Por Qué Buscamos a Nuestra Media Naranja

Contaba Aristófanes que, en un principio, la raza humana era casi perfecta. Los seres eran esféricos como naranjas; tenían dos caras opuestas sobre una misma cabeza, cuatro brazos y cuatro piernas que utilizaban para desplazarse rodando.

Estos seres podían ser de tres clases:

  1. Compuesto de hombre + hombre
  2. Otro de mujer + mujer
  3. Y un tercero (el ‘andrógino’), de hombre + mujer.

pareja media naranja

Su vanidad les llevó a enfrentarse a los dioses creyéndose semejantes a ellos. Zeus los castigó partiéndolos por la mitad con el rayo; y mandó a Hermes que a cada uno le atara la carne sobrante en torno al ombligo.

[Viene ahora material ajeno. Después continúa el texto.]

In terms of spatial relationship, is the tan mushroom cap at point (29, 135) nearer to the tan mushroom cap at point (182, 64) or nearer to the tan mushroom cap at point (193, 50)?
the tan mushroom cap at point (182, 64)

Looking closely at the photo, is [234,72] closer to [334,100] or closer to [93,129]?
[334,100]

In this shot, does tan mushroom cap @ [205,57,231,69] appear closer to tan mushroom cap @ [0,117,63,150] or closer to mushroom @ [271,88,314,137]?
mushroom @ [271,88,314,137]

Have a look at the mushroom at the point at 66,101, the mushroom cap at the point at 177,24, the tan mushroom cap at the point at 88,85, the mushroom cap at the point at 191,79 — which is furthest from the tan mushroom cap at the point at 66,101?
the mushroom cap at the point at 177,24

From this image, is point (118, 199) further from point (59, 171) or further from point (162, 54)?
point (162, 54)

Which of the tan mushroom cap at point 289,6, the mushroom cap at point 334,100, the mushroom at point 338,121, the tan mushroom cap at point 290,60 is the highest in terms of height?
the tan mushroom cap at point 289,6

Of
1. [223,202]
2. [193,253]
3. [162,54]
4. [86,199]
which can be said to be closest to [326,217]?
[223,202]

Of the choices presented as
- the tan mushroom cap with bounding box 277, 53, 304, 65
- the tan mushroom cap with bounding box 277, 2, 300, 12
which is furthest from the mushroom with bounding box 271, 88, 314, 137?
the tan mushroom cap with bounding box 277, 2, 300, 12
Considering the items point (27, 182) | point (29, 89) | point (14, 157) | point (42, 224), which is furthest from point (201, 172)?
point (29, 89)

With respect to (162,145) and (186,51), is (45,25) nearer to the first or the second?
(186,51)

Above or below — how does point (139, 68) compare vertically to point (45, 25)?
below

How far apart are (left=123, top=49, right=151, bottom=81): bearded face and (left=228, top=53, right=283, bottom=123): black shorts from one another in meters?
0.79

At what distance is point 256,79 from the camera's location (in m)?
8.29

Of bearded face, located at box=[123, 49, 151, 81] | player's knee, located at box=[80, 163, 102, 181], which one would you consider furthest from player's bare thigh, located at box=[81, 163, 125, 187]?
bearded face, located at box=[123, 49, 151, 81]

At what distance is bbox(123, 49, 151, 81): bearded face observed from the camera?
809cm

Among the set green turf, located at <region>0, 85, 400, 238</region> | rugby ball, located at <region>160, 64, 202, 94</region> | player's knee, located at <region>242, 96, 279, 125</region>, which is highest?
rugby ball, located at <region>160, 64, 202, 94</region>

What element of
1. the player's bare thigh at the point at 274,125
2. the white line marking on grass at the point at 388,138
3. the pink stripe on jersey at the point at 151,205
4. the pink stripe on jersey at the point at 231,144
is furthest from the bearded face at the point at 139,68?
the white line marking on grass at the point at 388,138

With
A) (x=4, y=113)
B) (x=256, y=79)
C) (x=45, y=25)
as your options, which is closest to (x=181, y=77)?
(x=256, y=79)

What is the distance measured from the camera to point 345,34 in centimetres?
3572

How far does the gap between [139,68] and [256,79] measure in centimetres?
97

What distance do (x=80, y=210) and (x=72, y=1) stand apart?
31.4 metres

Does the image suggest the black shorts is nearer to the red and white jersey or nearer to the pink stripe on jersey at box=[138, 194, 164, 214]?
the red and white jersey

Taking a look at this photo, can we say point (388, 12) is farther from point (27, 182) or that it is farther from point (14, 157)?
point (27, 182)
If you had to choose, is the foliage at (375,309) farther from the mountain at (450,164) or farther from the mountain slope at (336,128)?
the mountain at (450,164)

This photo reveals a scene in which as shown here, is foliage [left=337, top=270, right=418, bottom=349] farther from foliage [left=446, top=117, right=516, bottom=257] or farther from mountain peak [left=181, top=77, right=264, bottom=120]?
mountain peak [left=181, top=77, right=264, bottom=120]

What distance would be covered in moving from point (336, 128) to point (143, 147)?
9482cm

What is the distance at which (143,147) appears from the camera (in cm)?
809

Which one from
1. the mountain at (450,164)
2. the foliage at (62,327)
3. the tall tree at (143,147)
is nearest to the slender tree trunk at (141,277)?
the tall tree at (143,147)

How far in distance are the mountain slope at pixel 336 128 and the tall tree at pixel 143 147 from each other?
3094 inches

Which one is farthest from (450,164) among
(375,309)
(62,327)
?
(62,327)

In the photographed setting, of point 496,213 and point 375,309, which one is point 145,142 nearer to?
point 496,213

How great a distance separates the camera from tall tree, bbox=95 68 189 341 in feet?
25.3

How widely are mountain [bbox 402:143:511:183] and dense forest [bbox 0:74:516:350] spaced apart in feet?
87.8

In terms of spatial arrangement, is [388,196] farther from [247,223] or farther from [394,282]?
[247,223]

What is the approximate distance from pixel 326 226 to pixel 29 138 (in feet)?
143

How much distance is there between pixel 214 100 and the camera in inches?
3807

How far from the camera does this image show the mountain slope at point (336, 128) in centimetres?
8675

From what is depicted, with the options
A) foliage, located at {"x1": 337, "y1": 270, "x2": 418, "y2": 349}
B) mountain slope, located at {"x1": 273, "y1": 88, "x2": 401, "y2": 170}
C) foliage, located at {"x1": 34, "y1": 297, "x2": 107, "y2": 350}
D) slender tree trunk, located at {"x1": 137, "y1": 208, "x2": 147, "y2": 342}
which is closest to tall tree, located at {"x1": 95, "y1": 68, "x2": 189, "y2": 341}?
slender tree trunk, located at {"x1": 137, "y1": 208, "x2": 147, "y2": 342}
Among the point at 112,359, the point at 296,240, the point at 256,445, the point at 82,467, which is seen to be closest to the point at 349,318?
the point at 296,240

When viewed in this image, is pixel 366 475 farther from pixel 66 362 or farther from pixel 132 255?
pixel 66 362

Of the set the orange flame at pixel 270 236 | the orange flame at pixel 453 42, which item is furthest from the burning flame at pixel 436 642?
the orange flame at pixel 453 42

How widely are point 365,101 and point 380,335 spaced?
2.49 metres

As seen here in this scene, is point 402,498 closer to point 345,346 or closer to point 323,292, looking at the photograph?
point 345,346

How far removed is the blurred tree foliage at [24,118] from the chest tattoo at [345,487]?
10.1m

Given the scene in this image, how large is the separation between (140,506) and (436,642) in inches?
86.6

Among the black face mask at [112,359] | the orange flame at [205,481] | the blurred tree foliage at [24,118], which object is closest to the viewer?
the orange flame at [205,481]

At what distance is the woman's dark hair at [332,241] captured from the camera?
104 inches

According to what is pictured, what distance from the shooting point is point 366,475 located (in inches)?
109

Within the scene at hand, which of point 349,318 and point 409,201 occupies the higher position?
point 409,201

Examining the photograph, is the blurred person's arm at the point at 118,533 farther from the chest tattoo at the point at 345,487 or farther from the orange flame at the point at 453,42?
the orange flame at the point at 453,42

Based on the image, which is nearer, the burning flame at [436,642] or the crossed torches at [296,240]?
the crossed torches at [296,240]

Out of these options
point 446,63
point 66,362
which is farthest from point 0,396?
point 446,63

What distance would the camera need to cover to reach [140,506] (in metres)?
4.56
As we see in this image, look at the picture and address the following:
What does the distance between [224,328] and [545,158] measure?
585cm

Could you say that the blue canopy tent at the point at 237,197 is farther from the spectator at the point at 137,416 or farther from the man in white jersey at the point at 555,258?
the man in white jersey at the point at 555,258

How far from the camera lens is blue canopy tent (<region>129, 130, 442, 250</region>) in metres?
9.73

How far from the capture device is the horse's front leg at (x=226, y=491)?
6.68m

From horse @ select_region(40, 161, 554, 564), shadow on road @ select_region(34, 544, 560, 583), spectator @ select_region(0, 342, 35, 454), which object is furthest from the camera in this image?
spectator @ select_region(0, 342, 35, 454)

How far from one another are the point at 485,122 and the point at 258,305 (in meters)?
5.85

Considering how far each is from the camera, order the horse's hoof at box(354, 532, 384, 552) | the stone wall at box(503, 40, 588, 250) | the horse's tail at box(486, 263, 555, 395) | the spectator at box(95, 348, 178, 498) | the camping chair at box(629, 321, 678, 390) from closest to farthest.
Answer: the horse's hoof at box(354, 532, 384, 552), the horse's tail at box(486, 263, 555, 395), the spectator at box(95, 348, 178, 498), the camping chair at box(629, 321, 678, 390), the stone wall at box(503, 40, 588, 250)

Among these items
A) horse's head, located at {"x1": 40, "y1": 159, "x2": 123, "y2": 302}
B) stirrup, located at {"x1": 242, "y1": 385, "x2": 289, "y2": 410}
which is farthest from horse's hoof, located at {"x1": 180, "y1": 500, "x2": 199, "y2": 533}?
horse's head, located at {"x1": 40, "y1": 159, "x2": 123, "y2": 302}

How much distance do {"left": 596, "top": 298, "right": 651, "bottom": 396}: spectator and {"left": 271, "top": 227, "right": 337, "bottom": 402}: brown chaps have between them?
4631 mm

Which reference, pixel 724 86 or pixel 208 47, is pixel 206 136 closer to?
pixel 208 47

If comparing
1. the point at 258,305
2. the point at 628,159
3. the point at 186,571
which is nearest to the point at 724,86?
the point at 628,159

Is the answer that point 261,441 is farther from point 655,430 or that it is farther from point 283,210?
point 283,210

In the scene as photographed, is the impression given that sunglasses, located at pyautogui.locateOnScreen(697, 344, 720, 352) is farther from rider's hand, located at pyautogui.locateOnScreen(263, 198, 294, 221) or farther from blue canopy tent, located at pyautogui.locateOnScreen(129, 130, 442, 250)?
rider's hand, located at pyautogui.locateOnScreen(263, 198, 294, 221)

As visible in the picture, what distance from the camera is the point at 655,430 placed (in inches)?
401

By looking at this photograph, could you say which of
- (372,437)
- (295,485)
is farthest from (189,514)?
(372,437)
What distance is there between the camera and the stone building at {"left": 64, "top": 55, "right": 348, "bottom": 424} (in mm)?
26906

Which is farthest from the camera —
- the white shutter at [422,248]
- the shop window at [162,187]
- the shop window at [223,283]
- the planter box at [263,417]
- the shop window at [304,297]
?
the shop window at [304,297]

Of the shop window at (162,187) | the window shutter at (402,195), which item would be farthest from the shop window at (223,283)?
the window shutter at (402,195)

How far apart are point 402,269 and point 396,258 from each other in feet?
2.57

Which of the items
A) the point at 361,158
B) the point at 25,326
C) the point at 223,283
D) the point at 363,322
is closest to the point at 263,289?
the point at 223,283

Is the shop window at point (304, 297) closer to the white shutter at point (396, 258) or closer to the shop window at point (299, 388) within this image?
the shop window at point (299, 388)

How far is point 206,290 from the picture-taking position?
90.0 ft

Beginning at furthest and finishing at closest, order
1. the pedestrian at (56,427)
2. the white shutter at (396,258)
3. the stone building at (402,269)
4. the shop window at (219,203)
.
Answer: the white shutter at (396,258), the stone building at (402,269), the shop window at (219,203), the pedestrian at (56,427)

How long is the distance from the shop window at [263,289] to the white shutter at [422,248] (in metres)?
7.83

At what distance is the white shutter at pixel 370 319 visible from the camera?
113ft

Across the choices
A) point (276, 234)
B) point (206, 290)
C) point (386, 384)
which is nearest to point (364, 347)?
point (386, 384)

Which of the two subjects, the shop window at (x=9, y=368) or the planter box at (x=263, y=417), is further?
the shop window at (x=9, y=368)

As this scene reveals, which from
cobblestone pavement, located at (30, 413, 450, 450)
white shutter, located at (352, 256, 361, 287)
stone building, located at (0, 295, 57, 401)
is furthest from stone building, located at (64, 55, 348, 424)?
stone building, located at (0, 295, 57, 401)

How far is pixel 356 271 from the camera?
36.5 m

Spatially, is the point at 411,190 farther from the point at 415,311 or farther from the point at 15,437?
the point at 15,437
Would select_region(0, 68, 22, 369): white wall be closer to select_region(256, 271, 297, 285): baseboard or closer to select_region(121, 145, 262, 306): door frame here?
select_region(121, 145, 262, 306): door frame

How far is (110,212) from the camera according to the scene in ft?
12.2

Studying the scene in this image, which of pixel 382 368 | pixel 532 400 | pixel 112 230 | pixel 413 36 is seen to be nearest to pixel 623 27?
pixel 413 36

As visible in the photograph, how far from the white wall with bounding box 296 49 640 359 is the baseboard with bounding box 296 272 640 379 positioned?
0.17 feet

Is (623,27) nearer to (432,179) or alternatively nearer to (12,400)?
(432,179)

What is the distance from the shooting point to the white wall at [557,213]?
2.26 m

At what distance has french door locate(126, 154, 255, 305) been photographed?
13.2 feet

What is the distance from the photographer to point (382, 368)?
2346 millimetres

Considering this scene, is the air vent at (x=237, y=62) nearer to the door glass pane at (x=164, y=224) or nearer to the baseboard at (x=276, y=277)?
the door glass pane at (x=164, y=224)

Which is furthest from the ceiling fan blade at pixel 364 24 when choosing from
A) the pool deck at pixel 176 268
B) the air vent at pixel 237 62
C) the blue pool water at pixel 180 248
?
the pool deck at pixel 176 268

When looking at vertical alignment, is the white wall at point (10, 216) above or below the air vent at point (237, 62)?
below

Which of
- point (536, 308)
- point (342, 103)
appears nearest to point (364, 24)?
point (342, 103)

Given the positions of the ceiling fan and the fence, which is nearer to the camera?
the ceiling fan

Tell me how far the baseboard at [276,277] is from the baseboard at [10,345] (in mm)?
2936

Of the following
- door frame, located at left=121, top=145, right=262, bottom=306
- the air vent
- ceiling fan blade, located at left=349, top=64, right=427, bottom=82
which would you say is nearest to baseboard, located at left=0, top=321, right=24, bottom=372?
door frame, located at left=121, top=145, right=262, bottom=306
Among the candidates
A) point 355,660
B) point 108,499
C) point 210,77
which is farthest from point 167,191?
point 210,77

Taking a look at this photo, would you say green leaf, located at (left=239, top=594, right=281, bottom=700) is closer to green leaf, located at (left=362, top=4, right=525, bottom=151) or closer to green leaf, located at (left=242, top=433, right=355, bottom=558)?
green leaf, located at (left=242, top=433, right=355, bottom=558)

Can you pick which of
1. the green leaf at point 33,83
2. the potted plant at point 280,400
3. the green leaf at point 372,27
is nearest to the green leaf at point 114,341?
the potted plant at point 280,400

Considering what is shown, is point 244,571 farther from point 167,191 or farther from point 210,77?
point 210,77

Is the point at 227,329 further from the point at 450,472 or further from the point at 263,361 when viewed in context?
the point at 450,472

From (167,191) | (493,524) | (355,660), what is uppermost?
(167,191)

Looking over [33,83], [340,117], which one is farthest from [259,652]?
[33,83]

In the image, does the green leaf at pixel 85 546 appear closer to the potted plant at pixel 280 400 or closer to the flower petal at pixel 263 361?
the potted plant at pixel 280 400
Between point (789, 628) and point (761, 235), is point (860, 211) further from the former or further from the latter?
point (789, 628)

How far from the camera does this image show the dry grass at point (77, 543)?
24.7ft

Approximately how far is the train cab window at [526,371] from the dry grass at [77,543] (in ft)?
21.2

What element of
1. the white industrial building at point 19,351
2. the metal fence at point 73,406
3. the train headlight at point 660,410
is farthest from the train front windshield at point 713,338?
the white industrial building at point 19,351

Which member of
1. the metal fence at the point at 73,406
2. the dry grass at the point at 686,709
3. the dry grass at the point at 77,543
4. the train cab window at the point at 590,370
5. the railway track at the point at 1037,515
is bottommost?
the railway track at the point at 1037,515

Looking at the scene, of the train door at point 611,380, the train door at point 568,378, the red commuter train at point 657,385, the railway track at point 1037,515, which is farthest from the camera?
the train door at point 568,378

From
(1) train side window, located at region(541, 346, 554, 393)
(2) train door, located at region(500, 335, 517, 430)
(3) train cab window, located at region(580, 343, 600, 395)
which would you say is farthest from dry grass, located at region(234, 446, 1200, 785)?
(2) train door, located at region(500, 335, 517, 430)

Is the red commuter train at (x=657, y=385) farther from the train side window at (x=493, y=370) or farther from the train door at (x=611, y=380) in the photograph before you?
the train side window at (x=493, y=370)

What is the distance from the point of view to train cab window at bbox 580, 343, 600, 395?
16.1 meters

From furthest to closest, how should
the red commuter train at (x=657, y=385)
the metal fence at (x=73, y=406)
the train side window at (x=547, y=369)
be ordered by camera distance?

Ya repuestos, los seres andaban tristes buscando siempre a su otra mitad, y si alguna vez llegaban a encontrarse con ella, se enlazaban con sus brazos hasta dejarse morir de inanición.

Zeus, compadecido por la estirpe humana, ordenó a Hermes que les girase la cara hacia el mismo lado donde tenían el sexo:

De este modo, cada vez que uno de estos seres encontrara a su otra mitad, de esa unión pudiera obtener placer y si además se trataba de un ser andrógino pudieran tener descendencia.

Desde entonces nos vemos condenados a buscar entre nuestros semejantes a nuestra media naranja con la que unirnos en abrazos que nos hagan más «completos».

Sin embargo, Zeus amenazó con cortarnos de nuevo en dos mitades, para que así, caminemos dando saltos sobre una sola pierna, en caso de que la raza humana no aprenda a respetar sus propios límites y a superar su peligrosa arrogancia.